### Problem details
Update the listing starting at the line that contains "Regarding this scene" and ending at the line that contains "5. the point at 101,58", changing "window" to "glass window" and leaving everything else unchanged. Give back only those lines.

### Material provided
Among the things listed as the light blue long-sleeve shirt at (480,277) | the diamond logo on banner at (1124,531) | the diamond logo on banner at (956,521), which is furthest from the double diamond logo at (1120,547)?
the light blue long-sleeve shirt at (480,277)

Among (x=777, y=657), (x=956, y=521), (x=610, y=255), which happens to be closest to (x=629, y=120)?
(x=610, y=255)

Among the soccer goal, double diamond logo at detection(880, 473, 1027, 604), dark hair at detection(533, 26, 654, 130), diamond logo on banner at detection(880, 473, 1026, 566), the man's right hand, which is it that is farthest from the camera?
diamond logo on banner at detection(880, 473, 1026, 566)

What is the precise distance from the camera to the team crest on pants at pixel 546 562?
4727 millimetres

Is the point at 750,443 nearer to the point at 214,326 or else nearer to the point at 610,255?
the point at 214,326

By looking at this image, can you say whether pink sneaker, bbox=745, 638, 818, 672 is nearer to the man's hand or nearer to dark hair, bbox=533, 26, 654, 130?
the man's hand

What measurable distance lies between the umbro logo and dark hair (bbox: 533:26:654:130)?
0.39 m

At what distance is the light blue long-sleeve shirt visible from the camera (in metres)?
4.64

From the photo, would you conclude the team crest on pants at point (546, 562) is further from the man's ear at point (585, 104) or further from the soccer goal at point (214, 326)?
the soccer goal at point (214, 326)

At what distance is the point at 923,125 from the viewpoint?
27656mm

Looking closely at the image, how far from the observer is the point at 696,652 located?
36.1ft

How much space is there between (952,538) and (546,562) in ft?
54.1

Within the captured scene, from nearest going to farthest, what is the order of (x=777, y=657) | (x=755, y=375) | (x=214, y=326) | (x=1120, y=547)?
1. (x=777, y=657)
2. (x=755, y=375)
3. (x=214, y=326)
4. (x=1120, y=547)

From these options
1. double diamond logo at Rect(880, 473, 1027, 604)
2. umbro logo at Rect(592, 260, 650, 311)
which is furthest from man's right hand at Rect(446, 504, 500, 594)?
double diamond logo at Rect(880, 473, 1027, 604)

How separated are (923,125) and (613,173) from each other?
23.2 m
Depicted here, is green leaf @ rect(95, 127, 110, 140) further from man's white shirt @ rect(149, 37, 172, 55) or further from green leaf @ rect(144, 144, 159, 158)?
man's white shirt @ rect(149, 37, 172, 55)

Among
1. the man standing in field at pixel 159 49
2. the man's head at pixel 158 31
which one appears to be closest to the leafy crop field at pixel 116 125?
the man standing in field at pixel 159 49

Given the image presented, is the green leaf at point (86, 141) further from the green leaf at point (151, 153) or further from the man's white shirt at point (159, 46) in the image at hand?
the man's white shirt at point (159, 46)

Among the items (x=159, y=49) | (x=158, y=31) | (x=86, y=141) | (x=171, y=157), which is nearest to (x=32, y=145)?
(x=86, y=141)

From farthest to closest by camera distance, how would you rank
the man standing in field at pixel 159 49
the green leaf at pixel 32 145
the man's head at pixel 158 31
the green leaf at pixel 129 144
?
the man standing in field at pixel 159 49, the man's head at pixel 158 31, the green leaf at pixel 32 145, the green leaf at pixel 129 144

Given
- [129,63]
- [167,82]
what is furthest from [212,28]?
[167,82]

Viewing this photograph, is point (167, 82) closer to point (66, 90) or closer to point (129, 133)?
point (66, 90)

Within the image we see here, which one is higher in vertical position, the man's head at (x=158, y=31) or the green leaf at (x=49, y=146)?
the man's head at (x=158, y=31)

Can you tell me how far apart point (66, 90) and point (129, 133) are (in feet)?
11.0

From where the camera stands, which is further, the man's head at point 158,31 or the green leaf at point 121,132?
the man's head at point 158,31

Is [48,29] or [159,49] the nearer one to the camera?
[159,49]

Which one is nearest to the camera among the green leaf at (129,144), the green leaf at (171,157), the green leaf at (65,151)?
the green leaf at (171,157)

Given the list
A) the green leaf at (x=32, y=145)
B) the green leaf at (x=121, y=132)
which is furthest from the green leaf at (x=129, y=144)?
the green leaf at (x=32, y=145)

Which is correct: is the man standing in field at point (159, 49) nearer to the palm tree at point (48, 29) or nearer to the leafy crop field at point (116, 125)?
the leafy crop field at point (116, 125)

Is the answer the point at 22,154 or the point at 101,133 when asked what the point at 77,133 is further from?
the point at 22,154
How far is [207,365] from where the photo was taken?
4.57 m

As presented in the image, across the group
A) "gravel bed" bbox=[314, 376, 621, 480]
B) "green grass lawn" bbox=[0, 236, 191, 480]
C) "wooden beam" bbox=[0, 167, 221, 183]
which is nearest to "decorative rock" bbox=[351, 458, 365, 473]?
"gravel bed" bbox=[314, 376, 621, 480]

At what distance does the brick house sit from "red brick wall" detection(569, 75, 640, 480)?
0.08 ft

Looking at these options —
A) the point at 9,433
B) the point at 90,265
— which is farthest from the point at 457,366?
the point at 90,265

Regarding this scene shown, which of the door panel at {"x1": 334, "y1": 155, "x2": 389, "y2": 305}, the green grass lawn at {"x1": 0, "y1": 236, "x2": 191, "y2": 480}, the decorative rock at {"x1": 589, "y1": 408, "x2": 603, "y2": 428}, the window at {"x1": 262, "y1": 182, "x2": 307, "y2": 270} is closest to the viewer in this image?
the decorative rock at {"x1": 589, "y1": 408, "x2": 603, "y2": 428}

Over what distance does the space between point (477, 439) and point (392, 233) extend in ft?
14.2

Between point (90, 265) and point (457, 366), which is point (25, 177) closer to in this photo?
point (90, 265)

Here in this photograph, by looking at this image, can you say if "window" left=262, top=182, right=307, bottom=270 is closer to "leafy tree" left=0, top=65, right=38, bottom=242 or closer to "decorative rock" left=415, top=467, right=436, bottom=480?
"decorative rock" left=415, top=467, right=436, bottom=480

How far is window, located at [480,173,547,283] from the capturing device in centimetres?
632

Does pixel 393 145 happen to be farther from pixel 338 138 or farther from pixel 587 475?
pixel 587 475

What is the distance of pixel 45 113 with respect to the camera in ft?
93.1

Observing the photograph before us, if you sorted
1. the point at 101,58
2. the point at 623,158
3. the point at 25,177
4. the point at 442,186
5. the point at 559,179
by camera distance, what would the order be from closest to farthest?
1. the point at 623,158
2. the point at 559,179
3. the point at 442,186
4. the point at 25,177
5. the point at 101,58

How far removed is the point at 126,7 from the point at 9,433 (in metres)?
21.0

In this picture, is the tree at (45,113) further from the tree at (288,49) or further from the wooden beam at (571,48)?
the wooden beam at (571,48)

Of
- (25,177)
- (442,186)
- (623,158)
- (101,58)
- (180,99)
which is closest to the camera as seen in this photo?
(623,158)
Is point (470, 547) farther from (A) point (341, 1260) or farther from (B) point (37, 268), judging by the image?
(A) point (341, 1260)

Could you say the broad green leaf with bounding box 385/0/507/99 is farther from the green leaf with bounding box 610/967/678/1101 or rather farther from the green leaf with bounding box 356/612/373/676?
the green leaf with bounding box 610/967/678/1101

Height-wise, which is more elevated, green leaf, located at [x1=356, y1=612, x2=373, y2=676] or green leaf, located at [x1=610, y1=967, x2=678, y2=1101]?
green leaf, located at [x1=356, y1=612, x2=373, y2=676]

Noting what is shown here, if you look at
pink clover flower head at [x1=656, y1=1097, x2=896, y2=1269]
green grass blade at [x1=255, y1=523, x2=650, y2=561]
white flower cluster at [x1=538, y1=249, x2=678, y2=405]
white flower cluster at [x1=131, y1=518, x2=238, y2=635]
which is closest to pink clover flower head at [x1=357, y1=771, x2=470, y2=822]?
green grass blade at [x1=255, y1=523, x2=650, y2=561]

### Exercise result
Regarding this scene shown, which of the door panel at {"x1": 334, "y1": 155, "x2": 389, "y2": 305}, the green grass lawn at {"x1": 0, "y1": 236, "x2": 191, "y2": 480}, the decorative rock at {"x1": 589, "y1": 408, "x2": 603, "y2": 428}, the glass window at {"x1": 262, "y1": 182, "x2": 307, "y2": 270} is closest to the viewer in this image?
the decorative rock at {"x1": 589, "y1": 408, "x2": 603, "y2": 428}

Over what distance does the space between point (477, 439) and point (392, 233) extend in ft?
14.2

Between point (90, 265) and point (457, 366), which is point (25, 177) closer to in this photo?
point (90, 265)

Here in this photograph, by looking at this image, can you say if "glass window" left=262, top=182, right=307, bottom=270 is closer to "leafy tree" left=0, top=65, right=38, bottom=242 or closer to "decorative rock" left=415, top=467, right=436, bottom=480?
"decorative rock" left=415, top=467, right=436, bottom=480

How far is glass window, located at [480,173,547,283] from the capturing device in centimetres?
632

Does pixel 393 145 happen to be farther from pixel 338 138 or farther from pixel 587 475?
pixel 587 475

What is the distance of pixel 45 113 with respect to the camera in ft?
93.1

Observing the photograph before us, if you sorted
1. the point at 101,58
2. the point at 623,158
3. the point at 25,177
4. the point at 442,186
5. the point at 559,179
by camera distance, what would the order be from closest to farthest?
1. the point at 623,158
2. the point at 559,179
3. the point at 442,186
4. the point at 25,177
5. the point at 101,58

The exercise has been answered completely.